• _SOURCE MATERIAL_
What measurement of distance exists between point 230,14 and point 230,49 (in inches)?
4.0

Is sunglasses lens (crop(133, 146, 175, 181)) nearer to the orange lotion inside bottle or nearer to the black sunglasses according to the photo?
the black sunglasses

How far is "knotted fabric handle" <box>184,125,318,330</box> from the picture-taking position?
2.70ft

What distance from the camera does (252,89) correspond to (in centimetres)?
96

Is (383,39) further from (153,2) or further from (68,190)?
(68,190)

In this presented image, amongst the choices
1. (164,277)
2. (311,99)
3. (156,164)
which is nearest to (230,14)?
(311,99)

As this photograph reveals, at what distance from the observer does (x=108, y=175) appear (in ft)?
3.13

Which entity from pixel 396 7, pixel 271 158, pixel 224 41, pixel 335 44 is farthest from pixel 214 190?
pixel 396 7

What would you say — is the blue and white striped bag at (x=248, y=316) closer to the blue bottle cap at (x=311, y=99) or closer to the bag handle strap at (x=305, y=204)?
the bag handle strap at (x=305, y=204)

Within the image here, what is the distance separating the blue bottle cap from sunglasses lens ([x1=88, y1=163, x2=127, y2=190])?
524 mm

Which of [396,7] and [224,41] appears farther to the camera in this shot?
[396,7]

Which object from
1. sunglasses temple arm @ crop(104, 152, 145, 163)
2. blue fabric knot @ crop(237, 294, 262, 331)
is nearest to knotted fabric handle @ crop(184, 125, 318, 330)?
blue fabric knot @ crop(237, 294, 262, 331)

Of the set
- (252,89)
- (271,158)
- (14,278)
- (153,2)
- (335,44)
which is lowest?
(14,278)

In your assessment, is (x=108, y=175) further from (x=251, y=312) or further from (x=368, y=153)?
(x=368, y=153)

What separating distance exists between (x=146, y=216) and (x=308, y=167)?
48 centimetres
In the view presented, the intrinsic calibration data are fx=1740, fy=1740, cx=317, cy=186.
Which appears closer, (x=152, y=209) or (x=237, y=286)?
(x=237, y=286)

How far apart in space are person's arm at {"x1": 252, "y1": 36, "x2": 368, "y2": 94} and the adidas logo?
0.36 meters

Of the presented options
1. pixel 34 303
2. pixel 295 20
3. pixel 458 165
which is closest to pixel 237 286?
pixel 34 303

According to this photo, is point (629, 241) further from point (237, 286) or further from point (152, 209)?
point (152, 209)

• _GOAL_
Copy out every one of the lines above word for word, without changing anything.

• _TASK OUTPUT_
What measurement of distance exists between point 230,14 and point 230,49 (in inches)?
4.0

Is sunglasses lens (crop(133, 146, 175, 181)) nearer to the orange lotion inside bottle or nearer to the black sunglasses according to the photo?
the black sunglasses

How far is "knotted fabric handle" <box>184,125,318,330</box> from the picture-taking position?
2.70ft

What distance from the camera does (252,89) correspond to (in centimetres)?
96

Is (383,39) further from (153,2) or further from (68,190)?
(68,190)

In this presented image, amongst the choices
1. (164,277)
2. (311,99)
3. (156,164)
which is nearest to (230,14)?
(311,99)

As this photograph reveals, at what distance from the observer does (x=108, y=175) appear (in ft)?
3.13

Which entity from pixel 396 7, pixel 271 158, pixel 224 41, pixel 335 44 is farthest from pixel 214 190?
pixel 396 7

What would you say — is the blue and white striped bag at (x=248, y=316) closer to the blue bottle cap at (x=311, y=99) or closer to the bag handle strap at (x=305, y=204)?
the bag handle strap at (x=305, y=204)

Within the image here, what is the distance separating the blue bottle cap from sunglasses lens ([x1=88, y1=163, x2=127, y2=190])?
524 mm

Which of [396,7] and [224,41] appears farther to the camera in this shot?
[396,7]

Which object from
1. sunglasses temple arm @ crop(104, 152, 145, 163)
2. blue fabric knot @ crop(237, 294, 262, 331)
is nearest to knotted fabric handle @ crop(184, 125, 318, 330)?
blue fabric knot @ crop(237, 294, 262, 331)

Of the set
- (252,89)
- (271,158)
- (14,278)
- (153,2)
- (335,44)
which is lowest?
(14,278)

In your assessment, is (x=108, y=175) further from (x=251, y=312) or further from (x=368, y=153)?
(x=368, y=153)

What separating distance exists between (x=146, y=216) and (x=308, y=167)?
48 centimetres
In the view presented, the intrinsic calibration data are fx=1740, fy=1740, cx=317, cy=186.
Which appears closer, (x=152, y=209) or (x=237, y=286)?
(x=237, y=286)

How far apart in space are person's arm at {"x1": 252, "y1": 36, "x2": 368, "y2": 94} and the adidas logo?
0.36 meters

Of the presented options
1. pixel 34 303
2. pixel 295 20
3. pixel 458 165
which is closest to pixel 237 286?
pixel 34 303

According to this photo, is point (629, 241) further from point (237, 286) or further from point (152, 209)?
point (152, 209)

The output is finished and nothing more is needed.